母親アシエにも話をさせるつもりでしたが、映画じゃなくてドラマっぽくなってしまいます。こういう題材だからこそ、映像の文法で人間性、関係性を描き出すことができるはずだという信念があったので、セリフを最小限にするのは命題でした。
 
――父親役の方は俳優ですよね?
オザイ監督:父親役のティムル・アジャルと母親役のエミネ・メルイェムはプロの役者です。ティムルは人気のある役者で主にコメディの舞台に立ってます。今までこういったシリアスなドラマに出たことはないので、彼のキャリアにおいて本作は今までとは異なる部類の作品となりました。
エミネはトルコ人ですがフランス在住で、プロの役者として映画や短編映画に出ています。
 
――コメディアンがセリフを封じられるとは、アジャルさんには挑戦でしたね。
オザイ監督:その通りですね。しかも子役がアマチュアですから。
 
――画作りの美しさが印象的ですがどのようなプロセスを?
オザイ監督:芸術監督の作り出す雰囲気を重視したのが本作のアプローチです。ロケ地は撮影監督のセバスティアン・ウェーバーが探してきた場所で、作品にピッタリだったんですが。人里離れた泊まるところもない場所だったので準備には苦労しました。
 
――長編処女作となると資金やスケジュールで厳しかったのでは?
オザイ監督:企画から完成まで4年以上かかりました。実は、トルコにはインディペンデント映画を支援する組織があまりなく、文化観光省映画総局の支援プログラムがメジャーです。本作はその審査に通ったことで実現しました。

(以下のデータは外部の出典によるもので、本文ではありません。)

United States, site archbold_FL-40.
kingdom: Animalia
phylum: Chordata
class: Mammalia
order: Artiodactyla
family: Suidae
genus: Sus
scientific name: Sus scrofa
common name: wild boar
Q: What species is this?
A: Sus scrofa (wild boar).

でも、この審査は初回の提出では絶対に通らないことで有名で、私も2度目の申請で合格したんです。
その後、アンタルヤ国際映画祭の企画開発プラットフォームで、TRT(トルコ・ラジオ・テレビ協会)の賞を受賞したことをきっかけに、TRTと共同プロデュースすることができたんです。面倒なことは多かったんですが、初長編で支援を受けられたのはラッキーでした。
 
――多くのサポートを受けられたことは、トルコの若い映画人に勇気を与えましたね。
オザイ監督:もちろん。その人たちに必要なことはまず決心すること。そして、やりきる頑固さ。私は映画芸術とは“解決を見つける芸術”として考えられると思っています。トルコ国内での映画制作に携わっている人たちは、その道を見つけ出すべきですね。